Watchung HVAC, construction noise generate complaints from neighbors
PHOTO BY ERIN ROLL/STAFF
By ERIN ROLL
The installation of a new heating and air conditioning system at Watchung School has generated complaints from residents on nearby Frederick Street.
Neighbors have approached school and town officials about after-hours construction, which neighbors said went until midnight some nights, during the installation that began in March.
The HVAC unit is being installed for the auditorium at Watchung, which is used as a pick-up point for students at the end of the school day, in addition to special events. Watchung parents reported that the auditorium becomes uncomfortably hot during warm weather, to the extent that children have experienced heat exhaustion.
David Frey, whose parents live on Frederick Street, a short distance away from the school, told the council at its recent meeting, that the construction work has been continuing until midnight for about a month. “And we were never informed this was happening.”
But for Frederick Street resident Dan Keppel, whose property abuts the school, the main concern is the noise that will be generated while the HVAC unit are in operation. The units are also close to a part of the schoolyard that is used as a play area and outdoor classroom, he said.
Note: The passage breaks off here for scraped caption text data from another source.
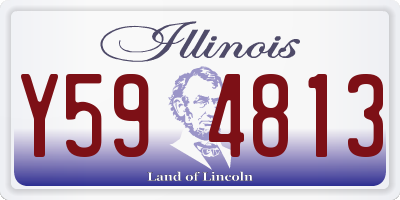 IL license plate Y594813
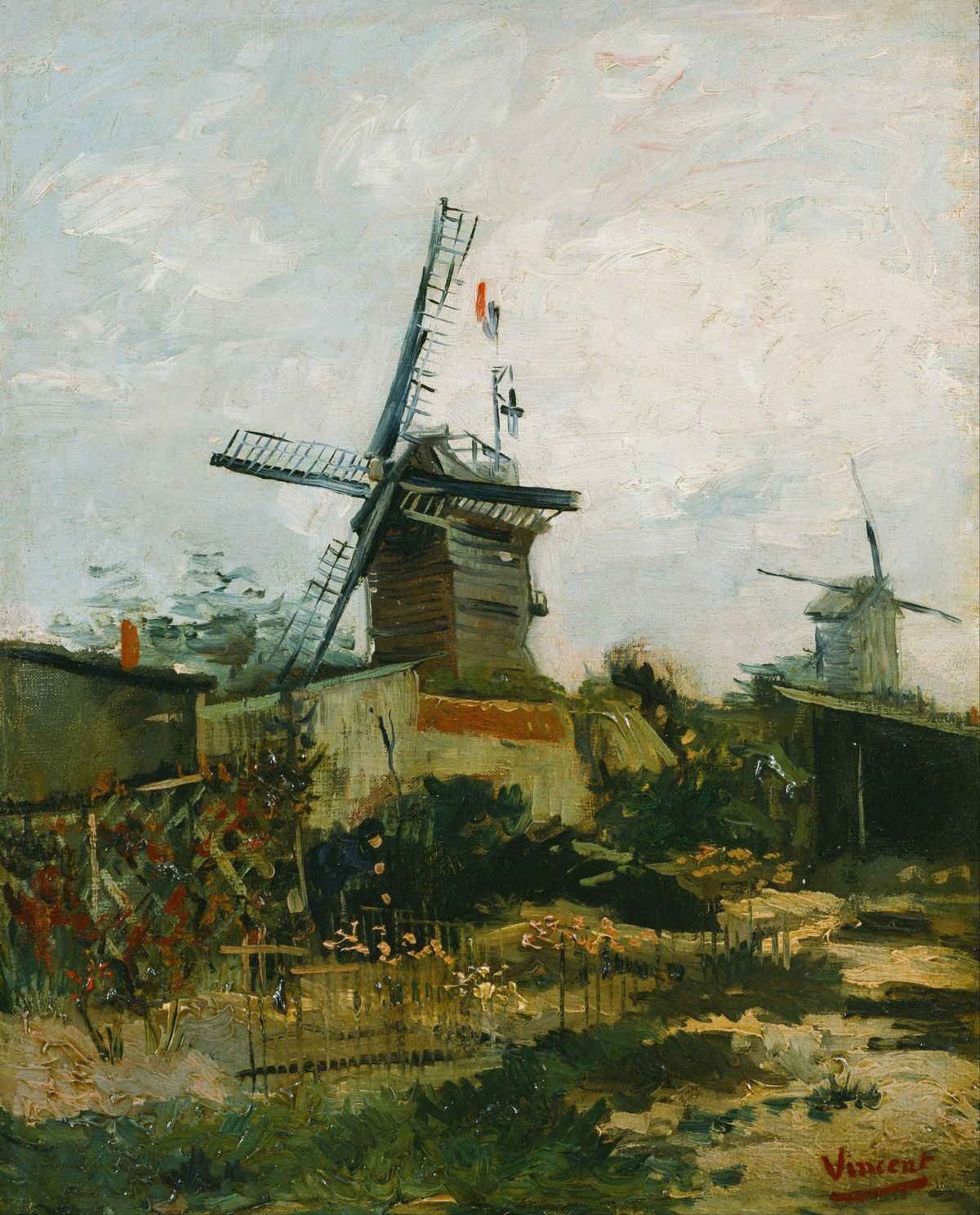 몽마르뜨의 블뤼트팽 풍차 Le Moulin de la Galette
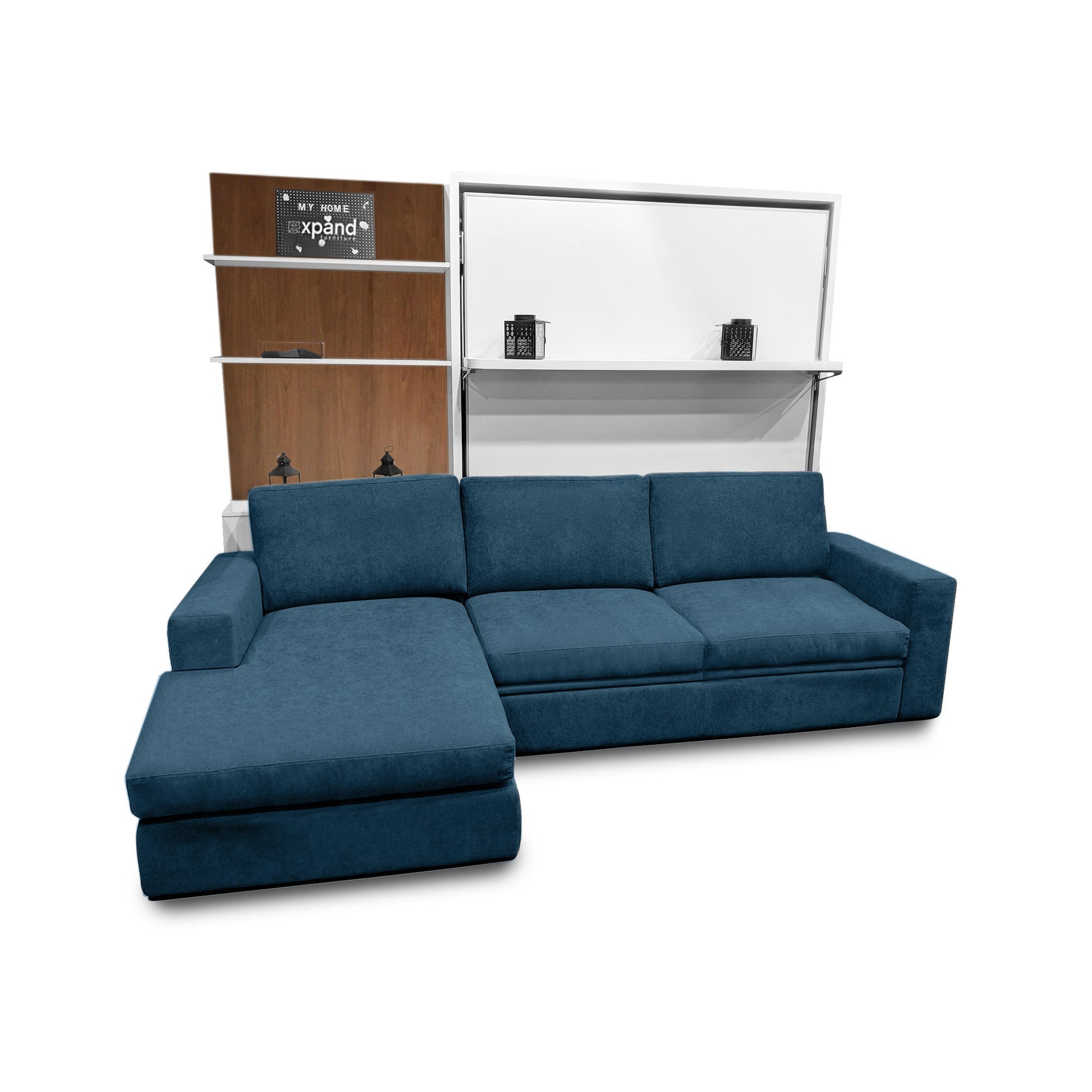 compatto-blue-c19-sectional-sofa-white-murphy-bed-with-walnut-wood-cupboard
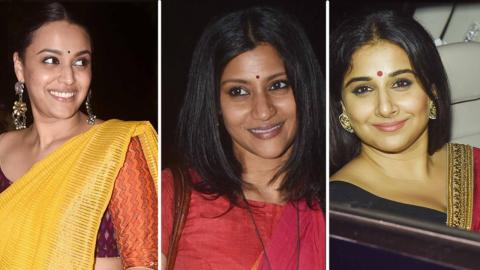 Konkona Sensharma, Vidya Balan, Swara Bhaskar and Others Spotted At Jalsa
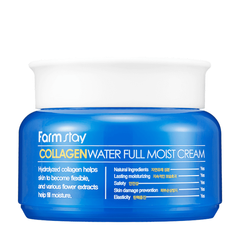 Крем колагеновий омолоджуючий для обличчя з квітковими екстрактами FarmStay Collagen Water Full Moist Cream 100g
Keppel did his own research, including consulting an acoustical engineer.
The average sound level of the unit is expected to be 85 decibels, according to a letter sent to Keppel from district architects Parette Somjen. The Occupational Safety and Health Administration describes 85 decibels as in between the sound of a freight train passing 100 feet away and the sound of a boiler room. But Keppel said that 85 decibels is equivalent to the sound of a gas leaf blower in operation.
Keppel said that he had reached out to the Board of Education, and was told that there was no way at that point to change the units.
The unit would also be running for several hours later in the day in the case of evening events. “If this thing is going to make a lot of noise, it’s going to reverberate,” said Frey, adding that Frederick Street is a quiet neighborhood with modest-sized houses. The presence and noise of the HVAC, he said, would make the neighborhood less desirable.
“The Montclair Township Chapter 217 Noise legislation does not specify a minimum sound level that must be adhered to. [Parette Somjen Architects] submitted a copy of the drawings and specifications to the planning board for courtesy review which was delivered on May 14, 2018. There were no comments [on the sound] received as part of this review,” states the letter from district architects Parette Somjen.
In addition, Frey said the HVAC unit is unsightly, and suggested the BOE erect a wooden fence around the unit to shield it from view.
“In regards to the one complaint, I know MPS adhered to all construction protocols. And, the requisite paperwork was filed with the appropriate township office,” Superintendent Kendra Johnson said when asked about the reports of crews working late into the night. She said she was aware of one complaint from a Watchung neighbor.
Under the township noise ordinances, construction may only be carried out between 7 a.m. and 6 p.m. on weekdays and 9 a.m. to 4 p.m. on weekends. However, exceptions may be made for not-for-profit construction work on a property, or for construction work that has to be deemed of “urgent necessity.”
Township attorney Ira Karasick said that the schools are not regulated directly by the township, but by the state, so it was likely that the township was limited in what it could require the schools to do as it pertains to local noise ordinances.
However, DOE spokesperson Mike Yaple said he was not aware of any statute or code that would exempt a school district from following local noise ordinances.
The after-hours construction has tapered off recently, Frey said, but there was a period of time when crews were going in and out of the school and slamming their truck doors close to midnight.
The Code Enforcement Office received a complaint about after-hours construction on April 24, code official Mike Reed said. Inspectors arrived at the school at 7 p.m. and found that there was no construction going on at the time. The office would continue to monitor the situation, he said.
Mayor Robert Jackson said that he had been on an email chain between Keppel and the school administration, and that Johnson’s position was that the BOE had done everything it was supposed to do. But he said he would be reaching out to the BOE the next day.